● RECORDS TO PROCESS:
....
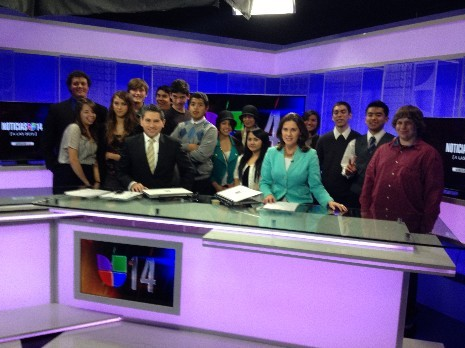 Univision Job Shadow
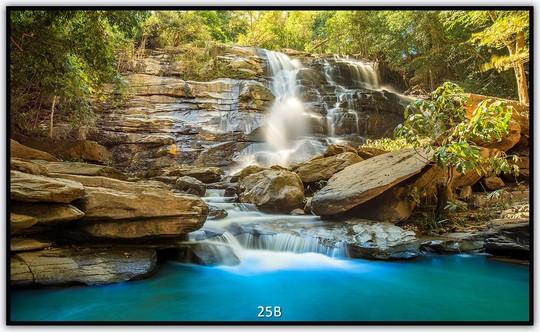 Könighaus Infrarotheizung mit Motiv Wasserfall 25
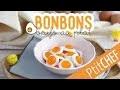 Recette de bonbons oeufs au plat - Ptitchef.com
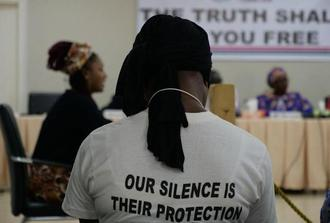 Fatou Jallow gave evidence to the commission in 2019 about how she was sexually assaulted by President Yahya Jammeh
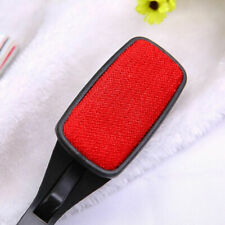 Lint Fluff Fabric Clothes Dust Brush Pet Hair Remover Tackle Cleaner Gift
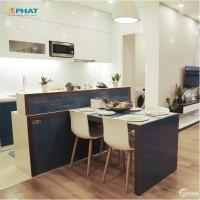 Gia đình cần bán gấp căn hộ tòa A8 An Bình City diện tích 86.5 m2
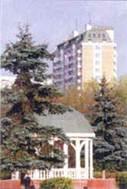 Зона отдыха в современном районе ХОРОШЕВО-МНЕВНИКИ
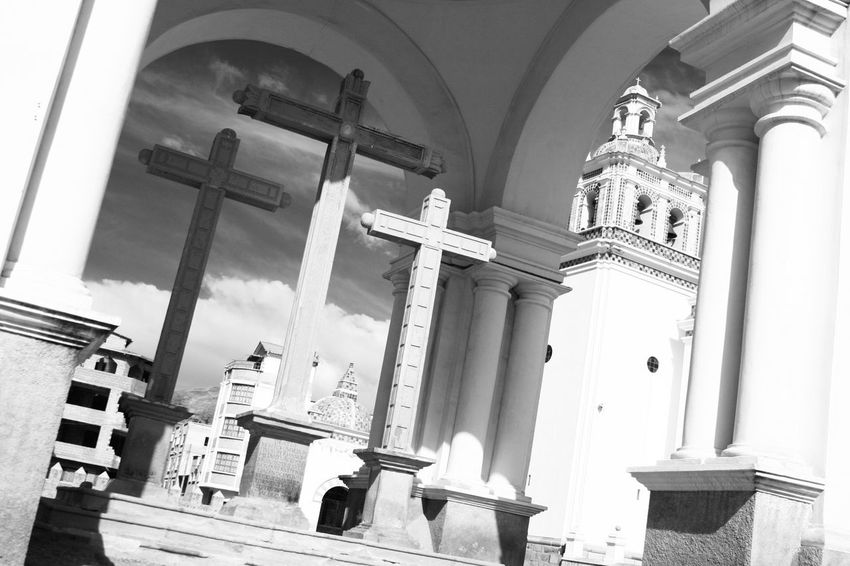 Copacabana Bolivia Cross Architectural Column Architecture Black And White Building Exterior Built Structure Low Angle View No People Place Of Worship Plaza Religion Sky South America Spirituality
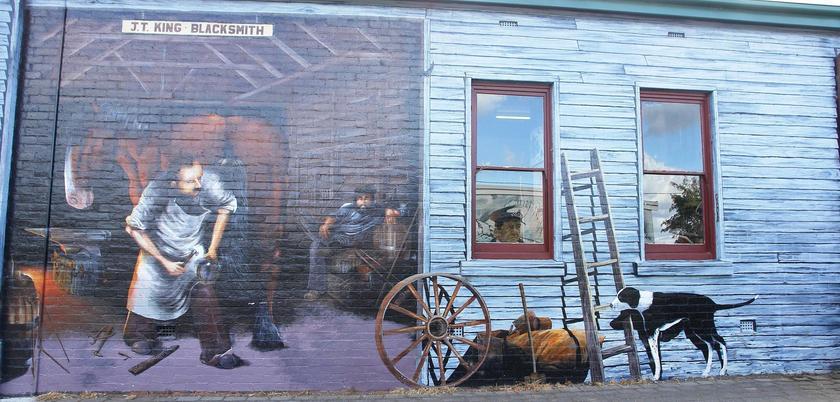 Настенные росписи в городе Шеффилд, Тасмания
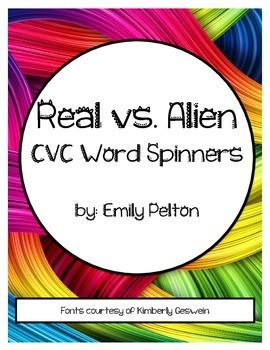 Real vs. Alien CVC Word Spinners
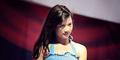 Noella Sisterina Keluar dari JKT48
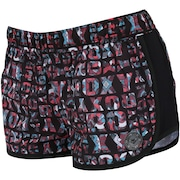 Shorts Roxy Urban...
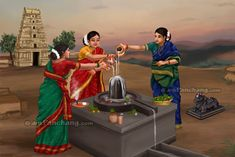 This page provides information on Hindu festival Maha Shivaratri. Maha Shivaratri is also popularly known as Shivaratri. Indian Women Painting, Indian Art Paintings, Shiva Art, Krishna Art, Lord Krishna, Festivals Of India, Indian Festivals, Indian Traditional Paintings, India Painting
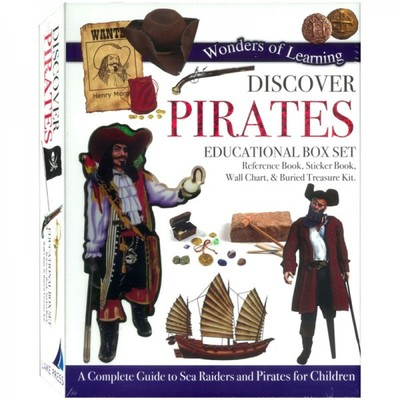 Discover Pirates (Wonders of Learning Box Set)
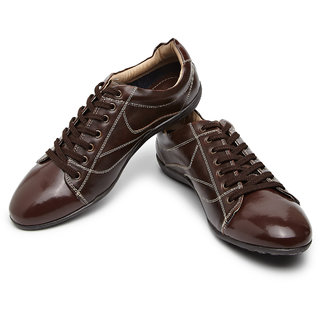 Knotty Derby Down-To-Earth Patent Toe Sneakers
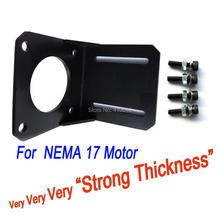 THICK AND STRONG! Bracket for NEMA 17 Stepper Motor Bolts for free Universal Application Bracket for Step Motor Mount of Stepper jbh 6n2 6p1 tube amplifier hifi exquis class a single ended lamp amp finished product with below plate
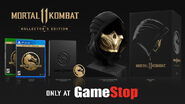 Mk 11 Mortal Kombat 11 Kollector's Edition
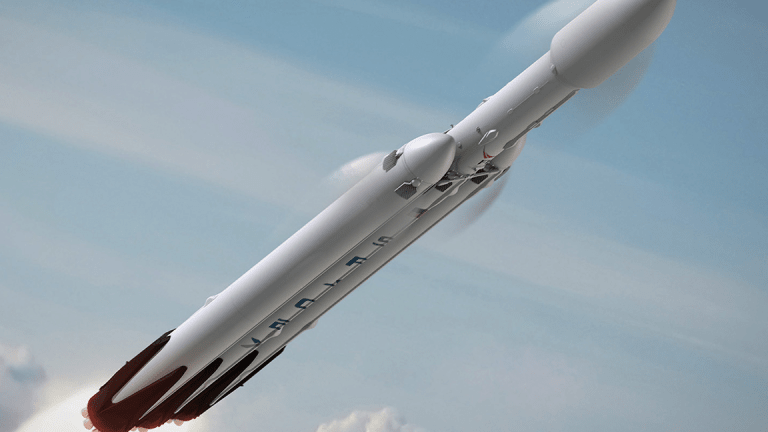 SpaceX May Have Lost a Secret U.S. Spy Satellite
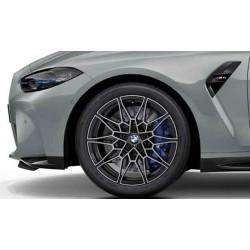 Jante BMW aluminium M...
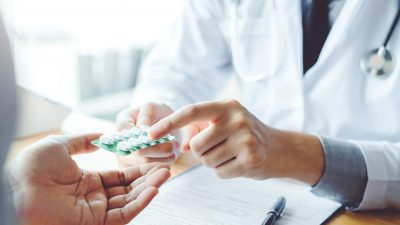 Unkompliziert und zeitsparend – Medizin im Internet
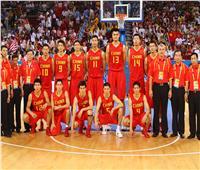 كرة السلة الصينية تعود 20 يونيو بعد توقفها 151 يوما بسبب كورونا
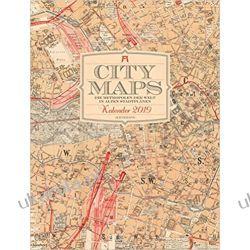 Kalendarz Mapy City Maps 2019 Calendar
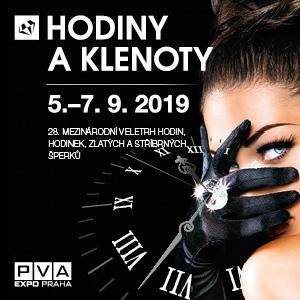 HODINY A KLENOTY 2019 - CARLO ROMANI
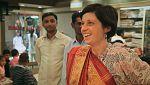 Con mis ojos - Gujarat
....
● INSTRUCTIONS FOR THE TASK: Output each line of the records exactly. Any picture is skipped.

● RESPONSE FOR THIS EXERCISE:
 Univision Job Shadow
 Könighaus Infrarotheizung mit Motiv Wasserfall 25
 Recette de bonbons oeufs au plat - Ptitchef.com
 Fatou Jallow gave evidence to the commission in 2019 about how she was sexually assaulted by President Yahya Jammeh
 Lint Fluff Fabric Clothes Dust Brush Pet Hair Remover Tackle Cleaner Gift
 Gia đình cần bán gấp căn hộ tòa A8 An Bình City diện tích 86.5 m2
 Зона отдыха в современном районе ХОРОШЕВО-МНЕВНИКИ
 Copacabana Bolivia Cross Architectural Column Architecture Black And White Building Exterior Built Structure Low Angle View No People Place Of Worship Plaza Religion Sky South America Spirituality
 Настенные росписи в городе Шеффилд, Тасмания
 Real vs. Alien CVC Word Spinners
 Noella Sisterina Keluar dari JKT48
 Shorts Roxy Urban...
 This page provides information on Hindu festival Maha Shivaratri. Maha Shivaratri is also popularly known as Shivaratri. Indian Women Painting, Indian Art Paintings, Shiva Art, Krishna Art, Lord Krishna, Festivals Of India, Indian Festivals, Indian Traditional Paintings, India Painting
 Discover Pirates (Wonders of Learning Box Set)
 Knotty Derby Down-To-Earth Patent Toe Sneakers
 THICK AND STRONG! Bracket for NEMA 17 Stepper Motor Bolts for free Universal Application Bracket for Step Motor Mount of Stepper jbh 6n2 6p1 tube amplifier hifi exquis class a single ended lamp amp finished product with below plate
 Mk 11 Mortal Kombat 11 Kollector's Edition
 SpaceX May Have Lost a Secret U.S. Spy Satellite
 Jante BMW aluminium M...
 Unkompliziert und zeitsparend – Medizin im Internet
 كرة السلة الصينية تعود 20 يونيو بعد توقفها 151 يوما بسبب كورونا
 Kalendarz Mapy City Maps 2019 Calendar
 HODINY A KLENOTY 2019 - CARLO ROMANI
 Con mis ojos - Gujarat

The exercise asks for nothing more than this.